Succulents have become incredibly popular over the past few years, and I proudly count myself amongst the succulent set. What appeals to me most about these cute little plants is how low-maintenance they are. I have a notoriously brown thumb. The Big Guy takes great delight in informing people that I am so bad with plants that if I even so much as walk through a garden, the flowers shrivel and die. In truth, I’m just a very absent-minded gardener. I forget to water and never dead-head. You’re lucky if I even repot the plants I buy. Usually I leave them in their cramped, dry-soiled plastic cups and just plop them down in more attractive pots.
Succulents are the perfect fit for my lifestyle – they thrive on neglect. I bought a cactus (which can thrive in a similarly care-free environment) last summer and have actually managed to keep it alive and well, despite accidentally dumping it into the foot well of my car during our move this winter and not discovering it for three months.
I set about trying to find a blue flower teapot and was dismayed that, when I REALLY needed one, the usually prolific item was impossible to find. I tried countless thrift stores but with no luck. Finally, just as I was losing hope, Kijiji came to my rescue, offering a blue flower teapot in good condition (just missing the lid) for sale right around the corner from us. I picked it up, along with a selection of succulents from the nearby greenhouse. Since succulents and cacti don’t like having “wet fee” (roots), they usually require a special kind of potting soil that drains well. Unfortunately, because it’s still only March and main greenhouses are just opening and getting their summer stock, I wasn’t able to find a succulent potting soil. The lady at the garden centre told me I could use regular potting mix but just to make sure that I don’t over water, since regular soil is designed to retain water.
After thoroughly washing and drying the teapot, I filled the bottom with river rocks. Since there isn’t a hole in the bottom of the pot, the rocks will help with drainage.
I then filled the pot with potting soil. Succulents prefer to be planted above the rim of the pot, not down inside like most plants, so I filled it almost all the way to the top.
After digging a small hole in the centre of the pot with my finger, I gently pulled the largest succulent from its greenhouse pot and gingerly removed as much of the dirt as possible from its roots. I then placed it into the hole and covered the roots with soil.
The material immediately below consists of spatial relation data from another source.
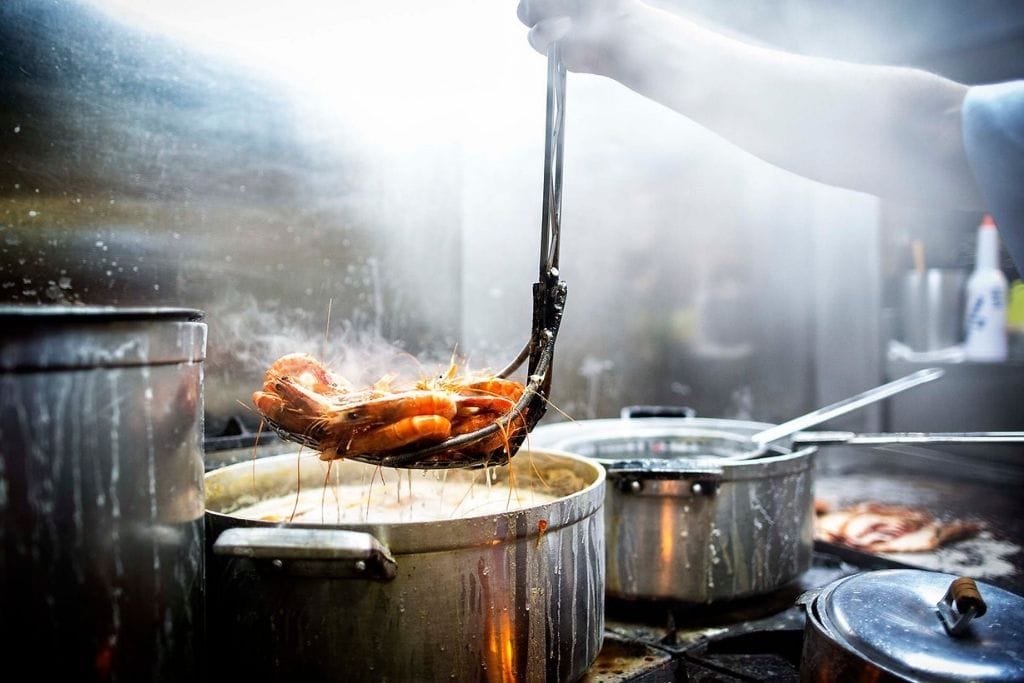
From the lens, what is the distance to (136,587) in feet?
3.12

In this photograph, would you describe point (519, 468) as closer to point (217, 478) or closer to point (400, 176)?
point (217, 478)

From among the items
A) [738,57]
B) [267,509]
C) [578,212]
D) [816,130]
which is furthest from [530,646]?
[578,212]

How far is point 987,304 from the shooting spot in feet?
13.3

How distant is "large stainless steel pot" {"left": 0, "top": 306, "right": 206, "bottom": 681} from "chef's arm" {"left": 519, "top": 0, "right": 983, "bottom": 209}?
134cm

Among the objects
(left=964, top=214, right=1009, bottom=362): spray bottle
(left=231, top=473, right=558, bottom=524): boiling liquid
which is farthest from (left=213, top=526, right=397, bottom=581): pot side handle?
(left=964, top=214, right=1009, bottom=362): spray bottle

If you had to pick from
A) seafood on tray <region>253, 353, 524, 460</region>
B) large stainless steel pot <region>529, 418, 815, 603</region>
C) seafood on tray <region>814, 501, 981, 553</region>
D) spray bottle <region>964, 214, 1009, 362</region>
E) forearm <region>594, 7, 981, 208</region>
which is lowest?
seafood on tray <region>814, 501, 981, 553</region>

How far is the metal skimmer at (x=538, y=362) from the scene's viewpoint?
1321mm

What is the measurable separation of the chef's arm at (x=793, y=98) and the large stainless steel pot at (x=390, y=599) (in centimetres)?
134

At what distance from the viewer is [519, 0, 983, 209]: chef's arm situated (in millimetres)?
1795

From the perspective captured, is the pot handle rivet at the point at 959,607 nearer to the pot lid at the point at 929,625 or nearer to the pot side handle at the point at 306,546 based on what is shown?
the pot lid at the point at 929,625

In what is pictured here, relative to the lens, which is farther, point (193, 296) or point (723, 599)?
point (193, 296)

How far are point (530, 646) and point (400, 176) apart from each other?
2.30 metres

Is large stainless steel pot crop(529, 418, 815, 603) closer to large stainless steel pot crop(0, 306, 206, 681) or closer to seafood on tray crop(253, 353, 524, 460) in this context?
seafood on tray crop(253, 353, 524, 460)

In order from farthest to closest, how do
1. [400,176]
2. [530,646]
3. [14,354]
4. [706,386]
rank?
1. [706,386]
2. [400,176]
3. [530,646]
4. [14,354]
I repeated the process with the other four plants. Succulents don’t mind being planted close together and by doing so you’ll actually slow their growth. This allows your arrangement to hold its shape longer.
Once I’d arranged the plants the way I wanted, I spritzed the soil with a little bit of water, cleaned the outside of the pot and added some lace and blue ribbons.
It really didn’t take long to transform this little teapot into a cute, vintage-inspired succulent holder and my co-worker really loved it. She said she’ll find the perfect spot for it in her house. My only stipulation was that she couldn’t dump out the plants to use the pot for tea!